Re: [Bioc-devel] Controlling vignette compilation order

Aaron Lun Fri, 21 Dec 2018 23:27:17 -0800

I gave it a shot:

https://github.com/LTLA/DrakeTest <https://github.com/LTLA/DrakeTest>


This uses a single “controller” Rmd file to trigger Drake::make. Running this 
file will instruct Drake to compile all of the other vignettes following the 
desired dependency structure.

The current sticking point is that I need to move the Drake-controlled Rmd 
files out of “vignettes/“, otherwise they’ll just be compiled as usual without 
consideration of their dependencies. This causes problems as R CMD BUILD only 
recognizes the controller Rmd file as the sole vignette, and doesn’t retain or 
index the HTML files produced from the other Rmd files as side-effects of 
running the controller.

Are there any better ways to subvert the vignette building procedure to get the 
desired effect of running drake::make() and recognition of the resulting HTMLs 
as vignettes?

-A

> On 18 Dec 2018, at 17:41, Michael Lawrence <lawrence.mich...@gene.com> wrote:
> 
> Sounds like a use case for drake...
> 
> On Tue, Dec 18, 2018 at 6:58 AM Aaron Lun 
> <infinite.monkeys.with.keyboa...@gmail.com 
> <mailto:infinite.monkeys.with.keyboa...@gmail.com>> wrote:
> @Michael In this case, the resource produced by vignette X is a 
> SingleCellExperiment object containing the results of various processing 
> steps (normalization, clustering, etc.) described in that vignette. 
> 
> I can imagine a lazy evaluation model for this, but it wouldn’t be pretty. If 
> I had another vignette Y that depended on the SCE produced by vignette X, I 
> would need Y to execute all of the steps in X if X hadn’t already been run 
> before Y. This gets us into the territory of Makefile-like dependencies, 
> which seems even more complicated than simply specifying a compilation order.

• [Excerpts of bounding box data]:
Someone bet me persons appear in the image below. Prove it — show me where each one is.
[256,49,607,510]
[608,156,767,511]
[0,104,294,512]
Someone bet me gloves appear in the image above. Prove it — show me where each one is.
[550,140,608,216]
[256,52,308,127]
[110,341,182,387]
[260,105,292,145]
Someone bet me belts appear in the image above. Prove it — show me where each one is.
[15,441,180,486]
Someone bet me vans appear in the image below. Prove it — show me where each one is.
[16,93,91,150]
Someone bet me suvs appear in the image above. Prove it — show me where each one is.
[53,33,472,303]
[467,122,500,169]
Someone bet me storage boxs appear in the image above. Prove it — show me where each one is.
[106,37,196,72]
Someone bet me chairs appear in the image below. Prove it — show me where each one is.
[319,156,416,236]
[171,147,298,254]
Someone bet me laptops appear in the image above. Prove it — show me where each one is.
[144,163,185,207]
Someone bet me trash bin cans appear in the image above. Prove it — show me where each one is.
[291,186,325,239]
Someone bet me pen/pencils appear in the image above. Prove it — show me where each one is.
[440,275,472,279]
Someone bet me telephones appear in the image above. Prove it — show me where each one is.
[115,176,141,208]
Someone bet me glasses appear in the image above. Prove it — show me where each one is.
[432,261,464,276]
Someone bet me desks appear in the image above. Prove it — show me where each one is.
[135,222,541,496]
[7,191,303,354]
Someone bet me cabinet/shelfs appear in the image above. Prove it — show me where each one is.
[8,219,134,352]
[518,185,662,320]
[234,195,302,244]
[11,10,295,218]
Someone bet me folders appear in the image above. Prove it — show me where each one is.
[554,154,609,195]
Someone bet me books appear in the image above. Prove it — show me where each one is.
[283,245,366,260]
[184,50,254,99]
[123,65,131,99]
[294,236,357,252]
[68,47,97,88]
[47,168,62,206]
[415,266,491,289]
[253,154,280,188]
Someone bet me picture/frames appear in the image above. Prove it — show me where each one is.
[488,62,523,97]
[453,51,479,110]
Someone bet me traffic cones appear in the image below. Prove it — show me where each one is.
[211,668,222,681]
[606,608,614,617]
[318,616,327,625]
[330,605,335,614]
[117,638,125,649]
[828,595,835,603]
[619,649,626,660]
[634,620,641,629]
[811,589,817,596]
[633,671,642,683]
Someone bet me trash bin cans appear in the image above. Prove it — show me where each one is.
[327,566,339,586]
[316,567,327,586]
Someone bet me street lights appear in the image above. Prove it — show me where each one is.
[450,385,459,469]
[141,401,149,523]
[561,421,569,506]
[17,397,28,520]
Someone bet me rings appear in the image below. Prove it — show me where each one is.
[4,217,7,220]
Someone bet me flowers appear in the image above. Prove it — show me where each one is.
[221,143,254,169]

• [What this exercise asks]:
**a)** In the vignette compilation thread, why must the Drake-controlled Rmd files be moved out of "vignettes/", and what problem does that move create? Answer in one to three sentences.
**b)** Reproduce verbatim the passage of the vignette compilation thread starting at "Are there any" and ending at "case for drake...".

• [Outputs]:
**a)** If the files stay in "vignettes/", they are compiled as usual without regard to their dependencies. Once they are moved, R CMD BUILD recognizes only the controller Rmd file as a vignette. It then neither retains nor indexes the HTML files that the other Rmd files produce when the controller runs.

**b)**
Are there any better ways to subvert the vignette building procedure to get the 
desired effect of running drake::make() and recognition of the resulting HTMLs 
as vignettes?

-A

> On 18 Dec 2018, at 17:41, Michael Lawrence <lawrence.mich...@gene.com> wrote:
> 
> Sounds like a use case for drake...